New data suggest that topical calcineuron inhibitors may disrupt the epidermal permeability barrier and antimicrobial function (Journal of the European Academy of Dermatology, 24;(7)). Investigators examined the effects of TCI treatment for four days in hairless mice, finding that there were decreases in epidermal lipid content, lamellar body number and secretion, and lipid synthesisrelated enzymes such as 3-hydroxy-3-methylglutaryl- CoA reductase, serine-palmitoyl transferase and fatty acid synthase, implying decreased lipid synthesis. TCIs also suppressed expression of IL-1a and antimicrobial peptides. Given that TCIs can have negative effects on the skin barrier, the researchers suggest co-treatment with a physiologic lipid mixture, which helps to normalize barrier homeostasis.

Rapid-Fire Combo
Topical calcipotriol/betamethasone in combination with adalimumab may result in rapid early results, but brings little added benefit after the first four weeks of psoriasis treatment, according to the results of a new study published in the British Journal of Dermatology. Investigators conducted a 16-week, randomized, vehicle-controlled trial in patients with moderate to severe psoriasis and previous failure, intolerance, or contraindications to two or more systemic treatments. All patients receivbed adalimumab 80mg at week zero and 40mg every other week for 15 weeks, in addition to topical calcipotriol/betamethasone or drug-free vehicle applied once daily for four weeks and as needed thereafter. PASI 75 response was initially higher with the combination therapy as opposed to adalimumab monotherapy at weeks two (14.8 percent vs. 5.8 percent) and four (40.7 percent vs. 32.4 percent), but after week four the trend was toward a higher response with adalimumab monotherapy.

Data on Antibodies to Infliximab
Researchers recently shed light on the presence of antibodies to infliximab in psoriatic patients (The Journal of Dermatology, June 14 online). Fifteen patients with psoriasis were treated with infliximab (5mg/kg) every eight weeks after an initial three-dose induction regimen. Researchers used an enzyme linked immunosorbent assay kit for analyzing the presence of ATI in the sera, and found that five patients developed ATI. They suggested that monitoring for the induction of ATI and rescue strategies should be developed to avoid or to maintain a delay in ATI development.
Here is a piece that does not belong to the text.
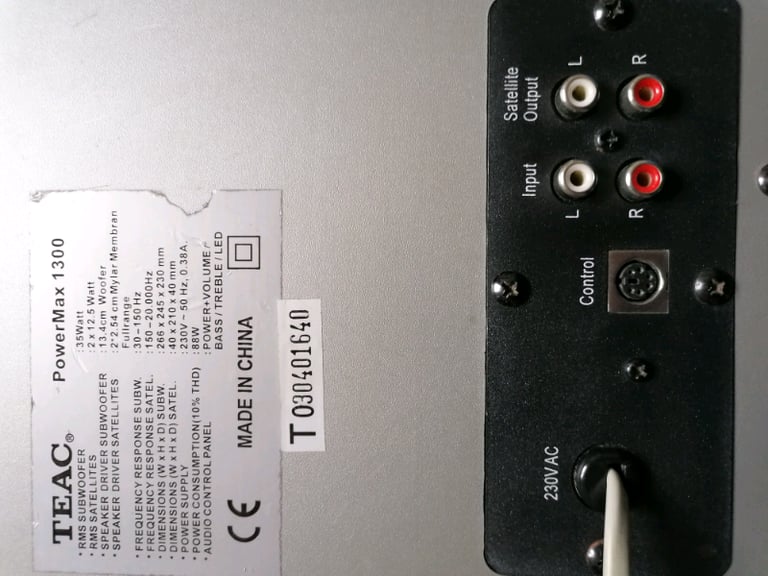 Teac power max 1300 pc speakers £15
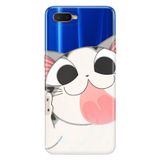 Senada Oppo Rx17 Neo İle Uyumlu Kılıf Silikon Desenli Tam Koruma Resimli Kapak Fat Cat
More Evidence Suggests Tanning Addiction
Studies in recent years have indicated that those who tan indoors often exhibit traits of addiction. The newest publication to support this notion, published in Clinical and Experimental Dermatology (online June 7), found that a staggering 41 percent of individuals who were surveyed and tan regularly met criteria consistent with “tanning addictive disorder,” with an additional 33 percent meeting criteria for problematic tanning behavior.

Clarification
The June 2010 cover feature, “Mohs Micrographic Surgery: An Update for the Clinician” (vol. 7, no. 6), neglected to mention the American Society for Mohs Surgery (ASMS, www.mohssurgery.org), a professional society of board certified dermatologists who perform Mohs surgery. Most ASMS Fellows receive training in Mohs surgery during a three year Dermatology residency. ASMS Fellows may or may not have completed an extra year of fellowship training in Mohs surgery. The Society currently has 925 physician members.

The Society's stated mission is to improve physician performance and patient health through regular medical education courses with an emphasis on skin cancer, dermatologic surgery, and Mohs surgery. ASMS also provides political and professional advocacy for Mohs surgeons from a variety of Mohs training backgrounds, supports its members in the area of third-party reimbursement, professional credentialing, and other practice issues, and offers a range of ancillary products and services to assist members in establishing and maintaining their Mohs practices.